For SDS–PAGE, cell lysates or mouse tissue lysates were mixed with sampling buffer containing 2% SDS and 100 mM DTT, and then incubated for 20 min at 70°C. Perfluoro-octanoic acid–PAGE was performed to assess the molecular weight of SOD1 oligomers containing non-covalent bonds because this technique preserves protein–protein interactions, according to the previous report (Ramjeesingh et al. 1999). The membranes were probed with primary antibodies in blocking buffer and subsequently with peroxidase-conjugated secondary antibodies in Tris-buffered saline with 0.1% Triton X-100 (TBS-T). The membranes were washed three times with TBS-T between each step. Enhanced chemiluminescence substrate (Pierce, Rockford, IL, USA) was used to visualize target proteins.

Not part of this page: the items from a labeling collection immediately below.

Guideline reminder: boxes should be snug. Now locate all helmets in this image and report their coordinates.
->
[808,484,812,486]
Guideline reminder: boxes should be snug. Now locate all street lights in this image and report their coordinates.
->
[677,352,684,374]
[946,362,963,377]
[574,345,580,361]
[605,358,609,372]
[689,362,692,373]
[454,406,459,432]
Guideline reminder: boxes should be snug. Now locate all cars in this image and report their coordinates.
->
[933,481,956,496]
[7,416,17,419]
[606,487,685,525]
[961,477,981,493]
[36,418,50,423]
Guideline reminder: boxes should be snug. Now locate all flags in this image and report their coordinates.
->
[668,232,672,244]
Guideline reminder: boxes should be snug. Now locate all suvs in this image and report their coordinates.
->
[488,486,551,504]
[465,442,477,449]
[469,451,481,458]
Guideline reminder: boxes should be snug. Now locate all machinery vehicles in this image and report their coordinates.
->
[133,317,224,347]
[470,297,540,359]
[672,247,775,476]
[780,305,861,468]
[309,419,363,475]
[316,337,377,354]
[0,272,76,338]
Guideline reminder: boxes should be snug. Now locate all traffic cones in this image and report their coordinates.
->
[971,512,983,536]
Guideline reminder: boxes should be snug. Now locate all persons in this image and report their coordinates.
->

Treatment of murine microglial BV-2 cells with TG2-mediated SOD1 oligomers
TG2-catalyzed SOD1 oligomers in PBS were separated into five fractions on the basis of size by gel filtration chromatography. After in vitro cross-linking of recombinant SOD1 using guinea-pig TG2, the protein mixtures were passed through a filtration membrane with a 100-kDa cutoff. Superdex 200 HR 10/30 columns with a flow rate of 0.25 min/mL were used to fractionate the residual oligomers (380 μg in 25 mL of PBS) by size, and five 0.5-mL fractions larger than 440 kDa were used. Thyroglobulin (669 kDa), ferritin (440 kDa), human IgG (150 kDa), human transferrin (81 kDa), ovalbumin (43 kDa), myoglobin (17.6 kDa), and vitamin B12 (1.35 kDa) as protein standards (all purchased from GE Healthcare, Buckinghamshire, UK) were used to calibrate the column for estimation of the molecular weight. Equal amounts of SOD1 monomer, guinea-pig TG2, and size-fractionated SOD1 oligomers (3 μg/mL) were added to the BV-2 nutrient medium. Twenty-four hours after the treatment, the cells and medium were collected for real-time PCR and suspension array analysis, respectively. The Trizol Plus RNA Purification Kit and Superscript III reverse transcriptase (Invitrogen) were used to prepare RNA and cDNA, respectively.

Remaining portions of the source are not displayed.